MAINE, USA — At the time of writing this article, Teddy is a category 3 hurricane that will keep moving north. The forecast keeps Teddy east of Maine, making landfall somewhere in Nova Scotia late Tuesday night.
Back at home in Maine and New Hampshire, drought conditions keep getting worse as dry weather prevails and soaking rain becomes a distant memory. Wells are drying up, fire risk will increase, and stressed out trees are dropping leaves before they even turn.
Teddy plays an important role in the upcoming forecast for Maine and New England. With the east track, though, rain will be hard to come by in the foreseeable future. The result is another dry week with limited chances for showers.
Current Drought Monitor and Rain Deficits
The drought monitor from Thursday (September 17, 2020) is not great. The severe drought worsens in Maine and New Hampshire, with 50% of Maine in a severe drought and over 70% of New Hampshire in that same category.
A small section of Aroostook county has been placed into the extreme drought category, too. With the dry forecast this week, I expect that to get expanded a bit when the new drought monitor is released on Thursday.
The growing drought is not much of a surprise, given the rain deficits over the last 90 days.
Most areas in both Maine and New Hampshire are down at least an inch and a half of rain in the last 90 days. Some spots are down almost six inches compared to normal.
Hurricane Teddy and impacts to Maine
Teddy is forecast to keep pushing north. Eventually, it will run into Nova Scotia. The result is a quick graze Downeast. Otherwise, Teddy will be a much bigger story to our east.
Let's start with forecast rain. Remember how I said this will not be the answer to the drought? It's not much of a surprise given this forecast.
Downeast Maine will see the highest totals, but even then, rain totals will only range from about a quarter inch to a half inch.
On the bright side, Maine will be spared from the strongest wind gusts.

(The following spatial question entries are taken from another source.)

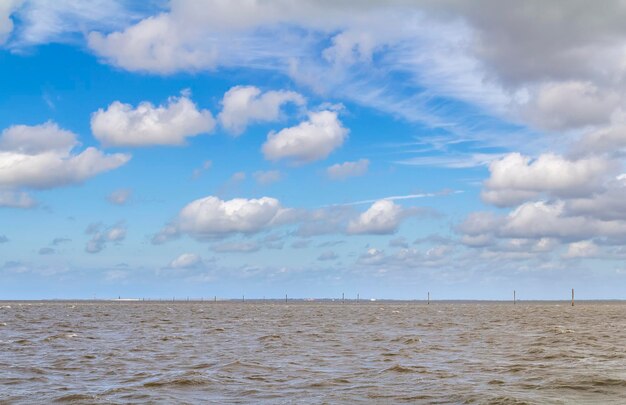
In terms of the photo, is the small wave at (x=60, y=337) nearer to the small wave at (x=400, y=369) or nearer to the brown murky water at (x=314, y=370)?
the brown murky water at (x=314, y=370)

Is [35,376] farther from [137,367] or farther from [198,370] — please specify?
[198,370]

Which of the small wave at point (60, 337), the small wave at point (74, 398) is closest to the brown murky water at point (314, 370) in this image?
the small wave at point (74, 398)

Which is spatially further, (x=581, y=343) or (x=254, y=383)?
(x=581, y=343)

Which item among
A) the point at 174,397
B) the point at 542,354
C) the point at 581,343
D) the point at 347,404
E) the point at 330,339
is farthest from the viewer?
the point at 330,339

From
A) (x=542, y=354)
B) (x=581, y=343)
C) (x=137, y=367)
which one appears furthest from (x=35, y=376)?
(x=581, y=343)

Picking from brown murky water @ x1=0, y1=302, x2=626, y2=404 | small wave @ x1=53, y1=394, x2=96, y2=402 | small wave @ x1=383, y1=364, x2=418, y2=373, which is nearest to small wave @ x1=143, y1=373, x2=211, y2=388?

Most spots in western Maine will see gusts close to 25 mph. The strongest gusts will be in eastern Maine, topping out in the mid 30s. A few spots in coastal Washington county could see gusts approach 45 mph.
This is below the threshold for damage. Power outages look unlikely. Get the rakes ready, though. Lots of leaves will likely be taken off of the stressed trees.
High surf will have the biggest impact locally.
Waves are expected to build to 8-12 feet off of the Maine coastline on Tuesday afternoon.
The flooding risk looks low, but beach erosion is expected. Splashover is also likely right along the coastline.
As Teddy moves out, seas will gradually fall. They will likely remain rough on Wednesday, too.
So, what happens next?
The remainder of the work week looks wicked nice, actually. Sunshine returns for Wednesday and Thursday with high temperatures in the 70s.
Rain chances remain slim through the end of the week and into the weekend. A couple of showers will be possible late Thursday or Friday, but the rainfall will not be enough to make a dent in the drought.